■ What to work on
Transcribe the records verbatim, images excluded.

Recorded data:
◆ ◆ ◆
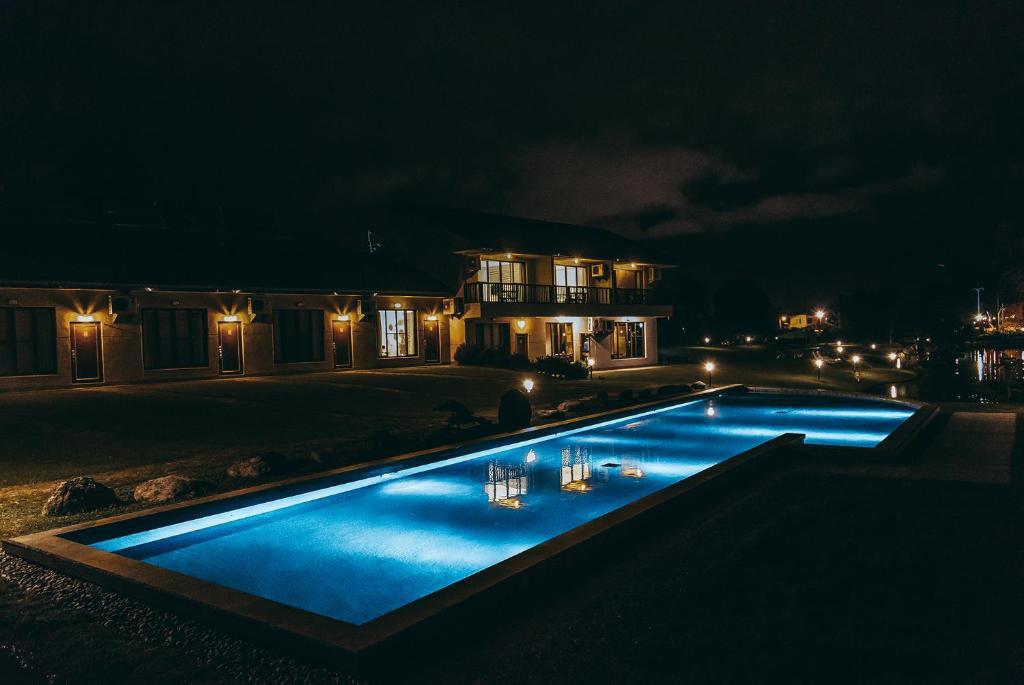 夏洛克 Villa 民宿 内部或周边的泳池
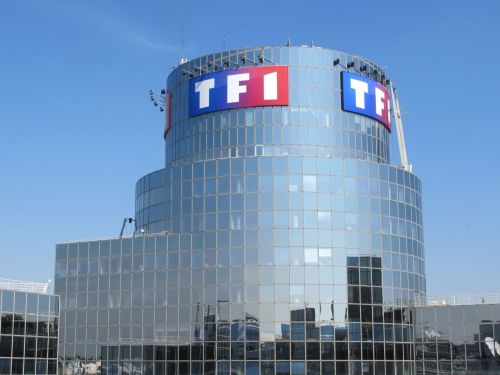 TF1 bloqué en partie sur Molotov, les SMS plus à la mode et Windows 10 devant Windows 7 - Tech'spresso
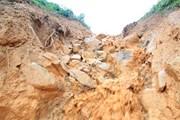 Tỉnh lộ 674 ngập trong hàng chục nghìn m3 đất, đá do sạt lở tràn xuống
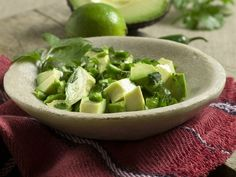 Avocado-Koriander-Salat mit Limette   Kalorien: 239 Kcal - Zeit: 20 Min.   http://eatsmarter.de/rezepte/avocado-koriander-salat-mit-limette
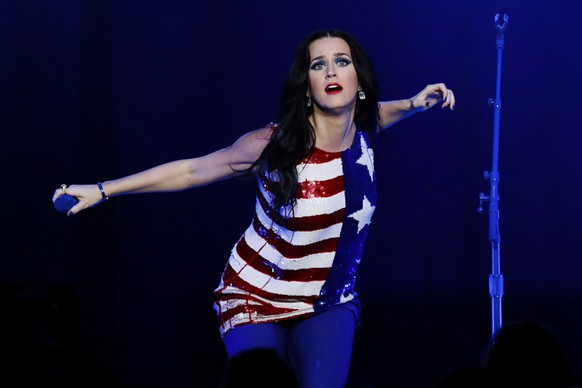 Singer Katy Perry sings during a concert and campaign rally for U.S. Democratic presidential nominee Hillary Clinton in Philadelphia, Pennsylvania, U.S., November 5, 2016.  REUTERS/Lucas Jackson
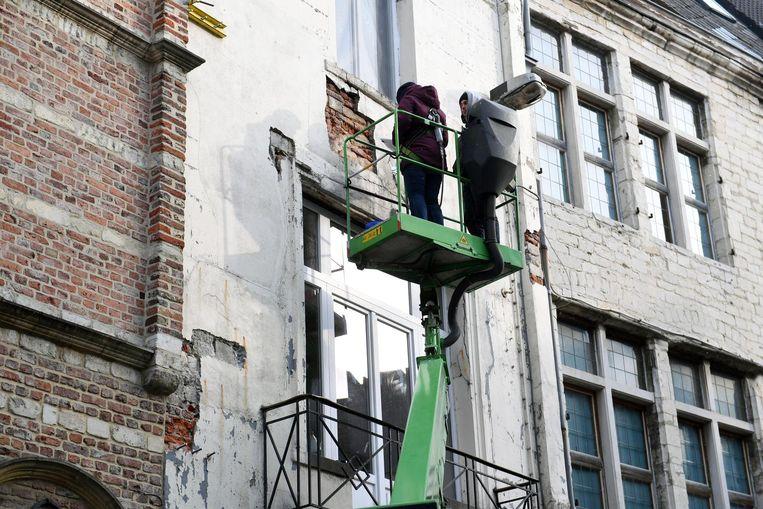 Stukken van de gevel van het pand in de Mechelsestraat komen naar beneden.
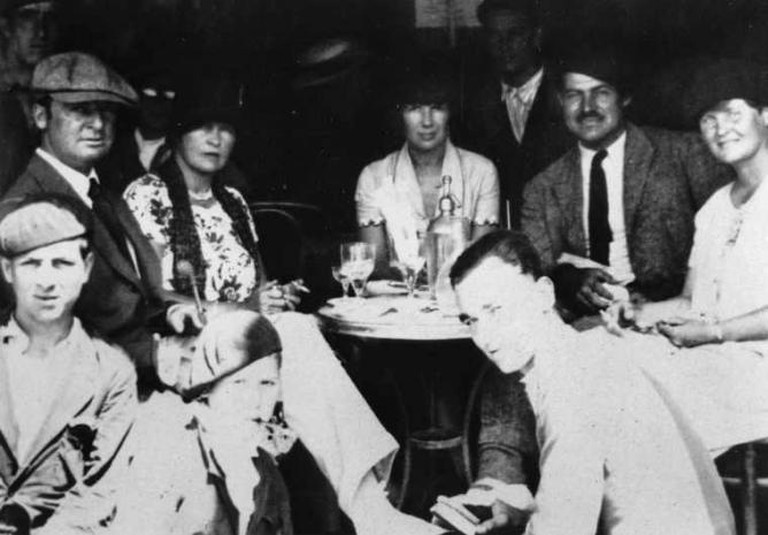Gerald and Sara Murphy, Ernest Hemingway, and friends in Spain | © Unattributed/WikiCommons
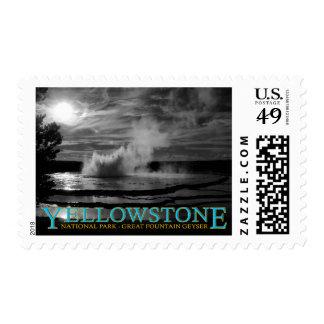 Géiser de la fuente del parque nacional de timbre postal
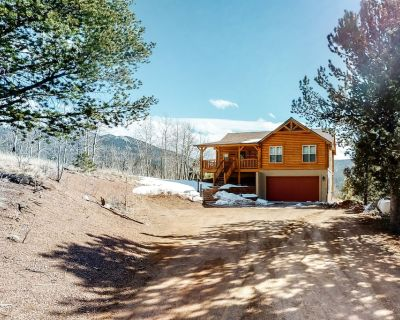 Dog-Friendly Mountain View Escape w/ Free WiFi, Gas Fireplace, & a Washer/Dryer - Rainbow Valley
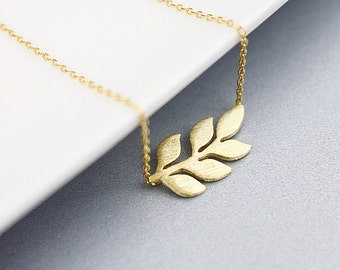 Delicate Gold Leaf Pendant Necklace. Simple and Modern Necklace. Dainty Necklace. Birthday Gift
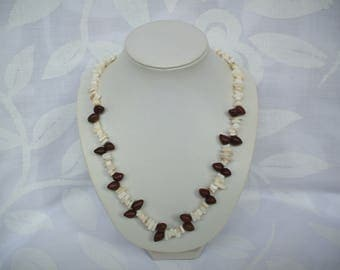 Crew necklace in cream mother of pearl chips and polynesian seeds
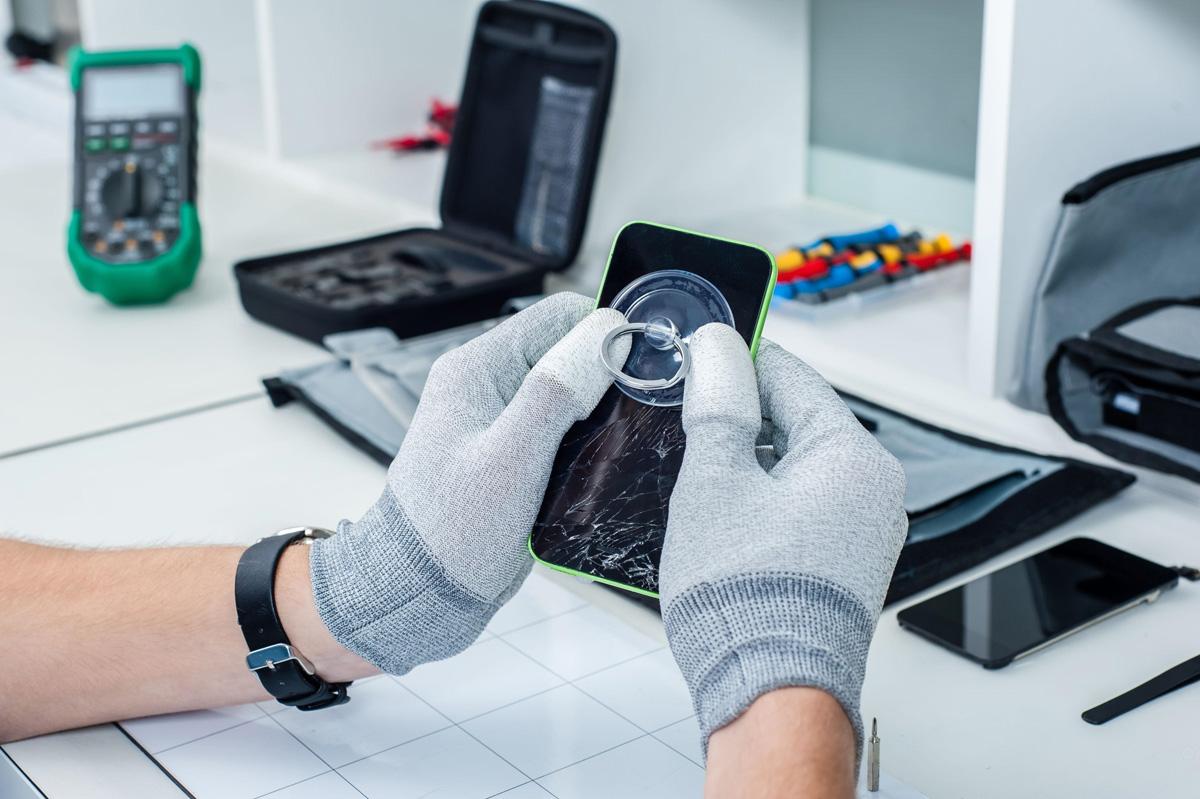 Как профессионально починить смартфон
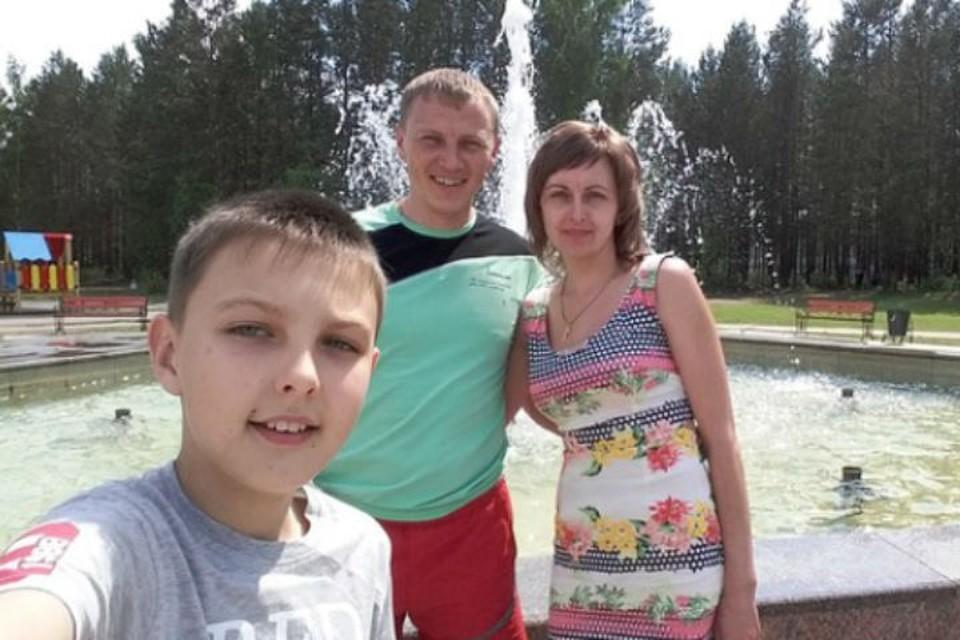 Константин Хохлов со своей семьей. Фото: личный архив Константина Хохлова.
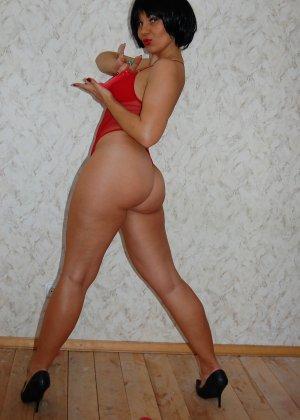 Раскрепощенная и гламурная чертовка хвастается своим сексуальным телом - фото 56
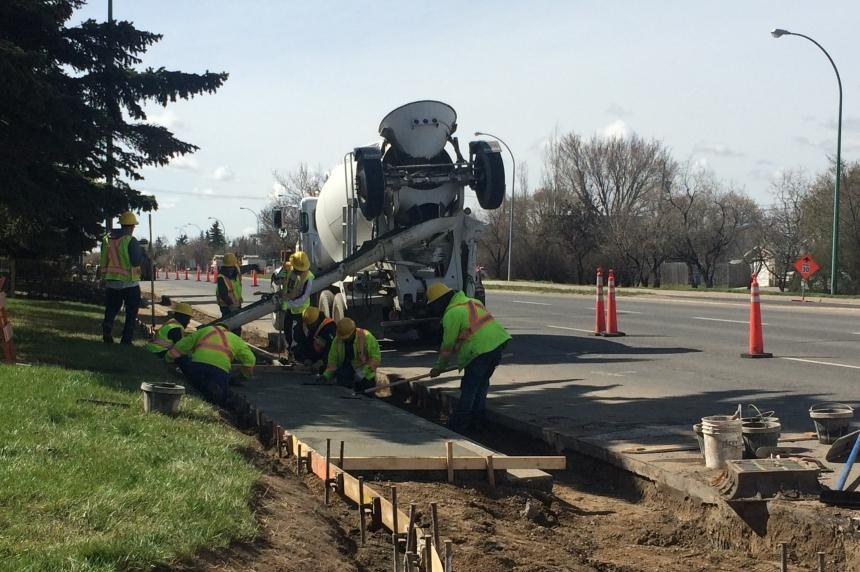 Regina road and sewer construction begins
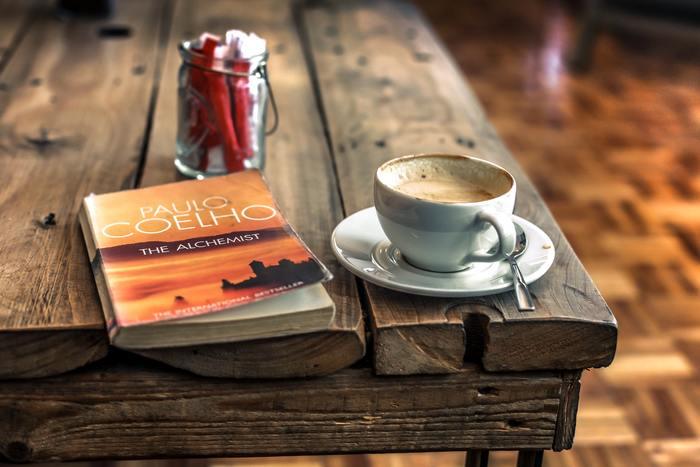 忙しい日々を忘れて息抜きをしたい時は、空いた時間に気軽に立ち寄れて、ゆったりした時間を過ごしながら本が読めるブックカフェはいかがでしょうか?美味しいコーヒーやお酒を飲みながら、お気に入りの本を片手にのんびり過ごしてみましょう。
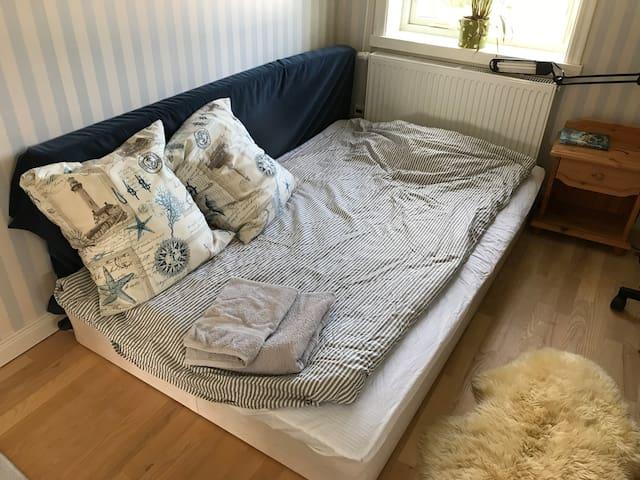 Sovrum med 105cm säng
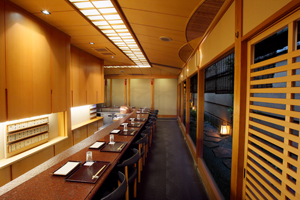 Tempura Bar (with chairs): Up to 16 guests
◆ ◆ ◆
■ Reply to the task
 夏洛克 Villa 民宿 内部或周边的泳池
 TF1 bloqué en partie sur Molotov, les SMS plus à la mode et Windows 10 devant Windows 7 - Tech'spresso
 Tỉnh lộ 674 ngập trong hàng chục nghìn m3 đất, đá do sạt lở tràn xuống
 Avocado-Koriander-Salat mit Limette   Kalorien: 239 Kcal - Zeit: 20 Min.   http://eatsmarter.de/rezepte/avocado-koriander-salat-mit-limette
 Singer Katy Perry sings during a concert and campaign rally for U.S. Democratic presidential nominee Hillary Clinton in Philadelphia, Pennsylvania, U.S., November 5, 2016.  REUTERS/Lucas Jackson
 Stukken van de gevel van het pand in de Mechelsestraat komen naar beneden.
Gerald and Sara Murphy, Ernest Hemingway, and friends in Spain | © Unattributed/WikiCommons
 Géiser de la fuente del parque nacional de timbre postal
 Dog-Friendly Mountain View Escape w/ Free WiFi, Gas Fireplace, & a Washer/Dryer - Rainbow Valley
 Delicate Gold Leaf Pendant Necklace. Simple and Modern Necklace. Dainty Necklace. Birthday Gift
 Crew necklace in cream mother of pearl chips and polynesian seeds
 Как профессионально починить смартфон
 Константин Хохлов со своей семьей. Фото: личный архив Константина Хохлова.
 Раскрепощенная и гламурная чертовка хвастается своим сексуальным телом - фото 56
 Regina road and sewer construction begins
 忙しい日々を忘れて息抜きをしたい時は、空いた時間に気軽に立ち寄れて、ゆったりした時間を過ごしながら本が読めるブックカフェはいかがでしょうか?美味しいコーヒーやお酒を飲みながら、お気に入りの本を片手にのんびり過ごしてみましょう。
 Sovrum med 105cm säng
 Tempura Bar (with chairs): Up to 16 guests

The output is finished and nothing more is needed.